## Set problem a
In the radio transcript, condense the paragraph beginning "Our conversation with presidential hopeful Ron Paul" into a short bulleted list that keeps its main facts.

## Text block
•••

NEAL CONAN, host: It's Tuesday, and time to read from your comments.

Our conversation with presidential hopeful Ron Paul brought this comment from Michael Cullen(ph) in Berlin, Germany. Too bad nobody had the gumption to ask Ron Paul about how to get America back to work and reduce the unemployment rate. He wrote, that is the biggest problem in the U.S. Whoever solves it saves America and also reduces the deficit.

When we spoke with sociologist Dalton Conley about the advantages of having randomly assigned roommates in college, Rebecca Neal(ph) sent this succinct note: If your sleep schedule and theirs don't coincide, it won't work.

•••

## Entries supplied

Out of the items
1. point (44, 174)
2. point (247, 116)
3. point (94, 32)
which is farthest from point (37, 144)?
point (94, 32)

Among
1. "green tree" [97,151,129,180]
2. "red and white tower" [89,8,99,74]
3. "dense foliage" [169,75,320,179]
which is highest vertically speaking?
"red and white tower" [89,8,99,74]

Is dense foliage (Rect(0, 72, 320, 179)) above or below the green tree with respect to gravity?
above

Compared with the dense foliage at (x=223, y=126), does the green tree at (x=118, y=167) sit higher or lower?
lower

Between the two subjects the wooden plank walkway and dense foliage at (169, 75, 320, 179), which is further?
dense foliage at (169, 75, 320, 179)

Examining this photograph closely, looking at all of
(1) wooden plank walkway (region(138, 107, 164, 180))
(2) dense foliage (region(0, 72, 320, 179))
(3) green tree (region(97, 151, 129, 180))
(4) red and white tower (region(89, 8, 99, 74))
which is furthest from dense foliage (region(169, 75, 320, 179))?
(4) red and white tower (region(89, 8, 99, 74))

•••

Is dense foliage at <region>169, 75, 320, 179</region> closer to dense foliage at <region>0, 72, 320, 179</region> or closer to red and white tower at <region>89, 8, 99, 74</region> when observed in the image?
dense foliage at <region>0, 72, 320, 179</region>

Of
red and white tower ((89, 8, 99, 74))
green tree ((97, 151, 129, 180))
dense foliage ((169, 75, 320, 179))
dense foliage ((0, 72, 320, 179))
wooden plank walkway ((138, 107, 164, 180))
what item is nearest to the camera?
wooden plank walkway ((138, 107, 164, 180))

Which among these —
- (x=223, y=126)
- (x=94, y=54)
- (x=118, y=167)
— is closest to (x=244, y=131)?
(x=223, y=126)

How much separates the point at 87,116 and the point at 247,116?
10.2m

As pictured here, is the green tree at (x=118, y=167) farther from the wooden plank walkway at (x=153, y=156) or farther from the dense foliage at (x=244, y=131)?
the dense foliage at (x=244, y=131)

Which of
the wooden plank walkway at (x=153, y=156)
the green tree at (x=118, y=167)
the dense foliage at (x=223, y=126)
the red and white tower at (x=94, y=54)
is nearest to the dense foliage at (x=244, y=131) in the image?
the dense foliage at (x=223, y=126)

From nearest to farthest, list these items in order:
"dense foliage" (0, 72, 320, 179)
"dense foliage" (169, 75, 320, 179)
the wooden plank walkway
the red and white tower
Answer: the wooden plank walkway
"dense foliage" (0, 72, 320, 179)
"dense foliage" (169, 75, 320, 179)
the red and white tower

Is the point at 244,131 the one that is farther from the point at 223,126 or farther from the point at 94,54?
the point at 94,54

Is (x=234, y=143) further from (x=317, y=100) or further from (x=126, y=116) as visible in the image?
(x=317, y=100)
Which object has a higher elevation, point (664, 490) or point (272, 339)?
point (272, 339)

•••

## Set problem b
How many lines of the records contain the word "further"? Reply with the number only.

## Expected output a
- Michael Cullen in Berlin, Germany, commented on the conversation with presidential hopeful Ron Paul.
- He regretted that nobody asked Paul how to get America back to work and lower the unemployment rate.
- He called unemployment the biggest problem in the U.S.
- He said that whoever solves it saves America and also reduces the deficit.

## Expected output b
2